About this exercise
Scan the entries below. Return every line that includes "scientific".

[[ Data provided open ]]

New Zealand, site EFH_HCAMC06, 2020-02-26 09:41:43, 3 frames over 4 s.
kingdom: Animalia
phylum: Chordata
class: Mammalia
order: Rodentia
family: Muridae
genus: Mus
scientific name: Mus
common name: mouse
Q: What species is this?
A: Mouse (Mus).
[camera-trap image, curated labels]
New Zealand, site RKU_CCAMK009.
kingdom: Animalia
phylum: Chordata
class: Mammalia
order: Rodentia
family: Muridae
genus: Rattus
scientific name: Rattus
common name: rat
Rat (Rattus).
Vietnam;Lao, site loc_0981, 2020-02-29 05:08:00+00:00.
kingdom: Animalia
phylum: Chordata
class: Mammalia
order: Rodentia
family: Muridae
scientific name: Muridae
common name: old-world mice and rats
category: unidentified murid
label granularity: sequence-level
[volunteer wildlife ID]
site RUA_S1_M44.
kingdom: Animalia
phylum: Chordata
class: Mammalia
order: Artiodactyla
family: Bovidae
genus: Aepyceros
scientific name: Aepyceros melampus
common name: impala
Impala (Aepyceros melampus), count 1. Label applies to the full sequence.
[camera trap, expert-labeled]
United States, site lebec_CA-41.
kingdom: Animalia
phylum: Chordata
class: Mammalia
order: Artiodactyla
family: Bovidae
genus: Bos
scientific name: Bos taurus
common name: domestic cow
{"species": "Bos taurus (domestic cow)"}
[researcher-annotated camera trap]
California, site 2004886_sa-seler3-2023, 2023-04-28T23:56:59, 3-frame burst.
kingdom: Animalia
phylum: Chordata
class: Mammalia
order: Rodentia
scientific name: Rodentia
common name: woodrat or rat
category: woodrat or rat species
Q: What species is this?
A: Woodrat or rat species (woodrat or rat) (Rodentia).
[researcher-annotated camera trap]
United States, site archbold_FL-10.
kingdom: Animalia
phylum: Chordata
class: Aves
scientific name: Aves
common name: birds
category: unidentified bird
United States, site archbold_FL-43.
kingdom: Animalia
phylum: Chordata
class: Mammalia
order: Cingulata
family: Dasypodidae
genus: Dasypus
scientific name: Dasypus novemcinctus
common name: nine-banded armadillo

[[ Data provided closed ]]

The answer
scientific name: Mus
scientific name: Rattus
scientific name: Muridae
scientific name: Aepyceros melampus
scientific name: Bos taurus
scientific name: Rodentia
scientific name: Aves
scientific name: Dasypus novemcinctus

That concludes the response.